Data entries:
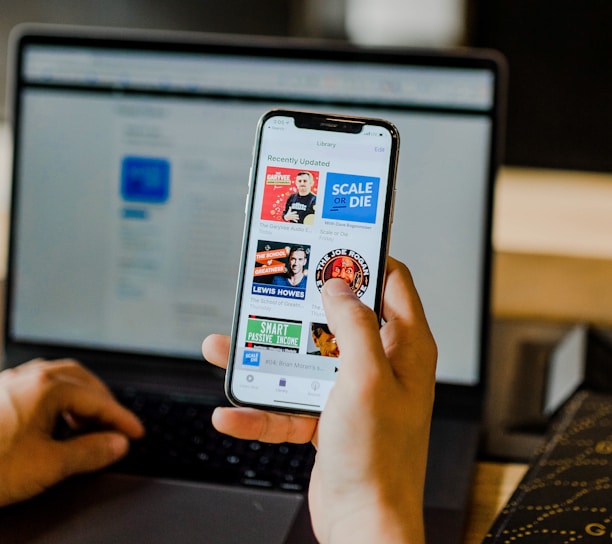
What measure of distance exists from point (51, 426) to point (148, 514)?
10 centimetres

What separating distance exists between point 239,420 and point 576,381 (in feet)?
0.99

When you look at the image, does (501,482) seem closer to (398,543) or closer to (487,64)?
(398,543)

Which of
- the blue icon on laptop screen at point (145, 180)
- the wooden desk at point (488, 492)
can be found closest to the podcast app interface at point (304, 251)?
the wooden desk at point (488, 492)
* * *
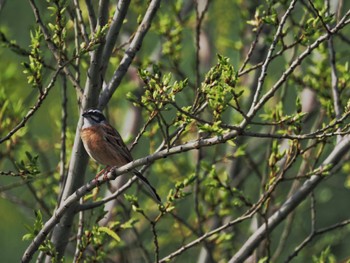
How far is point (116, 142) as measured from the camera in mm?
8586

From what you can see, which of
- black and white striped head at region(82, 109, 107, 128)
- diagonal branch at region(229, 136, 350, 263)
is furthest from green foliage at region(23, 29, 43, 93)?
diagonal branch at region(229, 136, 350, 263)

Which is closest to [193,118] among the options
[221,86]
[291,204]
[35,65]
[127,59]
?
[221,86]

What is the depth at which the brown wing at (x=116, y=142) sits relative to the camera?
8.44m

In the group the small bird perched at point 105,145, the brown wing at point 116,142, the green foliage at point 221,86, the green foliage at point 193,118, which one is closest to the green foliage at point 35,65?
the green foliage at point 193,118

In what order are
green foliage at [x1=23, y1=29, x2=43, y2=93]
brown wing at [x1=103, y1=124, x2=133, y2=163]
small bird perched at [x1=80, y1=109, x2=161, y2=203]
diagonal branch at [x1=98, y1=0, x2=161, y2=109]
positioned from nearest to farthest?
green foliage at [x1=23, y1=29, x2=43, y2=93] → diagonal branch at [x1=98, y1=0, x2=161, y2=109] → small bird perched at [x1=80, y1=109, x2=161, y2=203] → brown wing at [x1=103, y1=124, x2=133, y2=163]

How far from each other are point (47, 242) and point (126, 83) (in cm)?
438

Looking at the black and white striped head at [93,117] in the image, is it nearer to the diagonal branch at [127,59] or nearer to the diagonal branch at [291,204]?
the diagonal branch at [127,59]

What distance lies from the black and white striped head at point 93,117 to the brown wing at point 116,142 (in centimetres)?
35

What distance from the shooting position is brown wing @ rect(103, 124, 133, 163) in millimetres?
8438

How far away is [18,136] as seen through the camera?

WHAT IS ASKED: Reproduce verbatim the lines of the entries above, from the line containing "Looking at the" through the line containing "How far away", including both of those lines.

SOLUTION TO THE PROBLEM:
Looking at the black and white striped head at [93,117] in the image, is it nearer to the diagonal branch at [127,59] or nearer to the diagonal branch at [291,204]?
the diagonal branch at [127,59]

What distance lies from the black and white striped head at point 93,117 to the brown wing at point 116,142 (in centimetres)?
35

What distance from the shooting position is brown wing @ rect(103, 124, 133, 163) in millimetres?
8438

How far away is [18,136] as seen through the camera?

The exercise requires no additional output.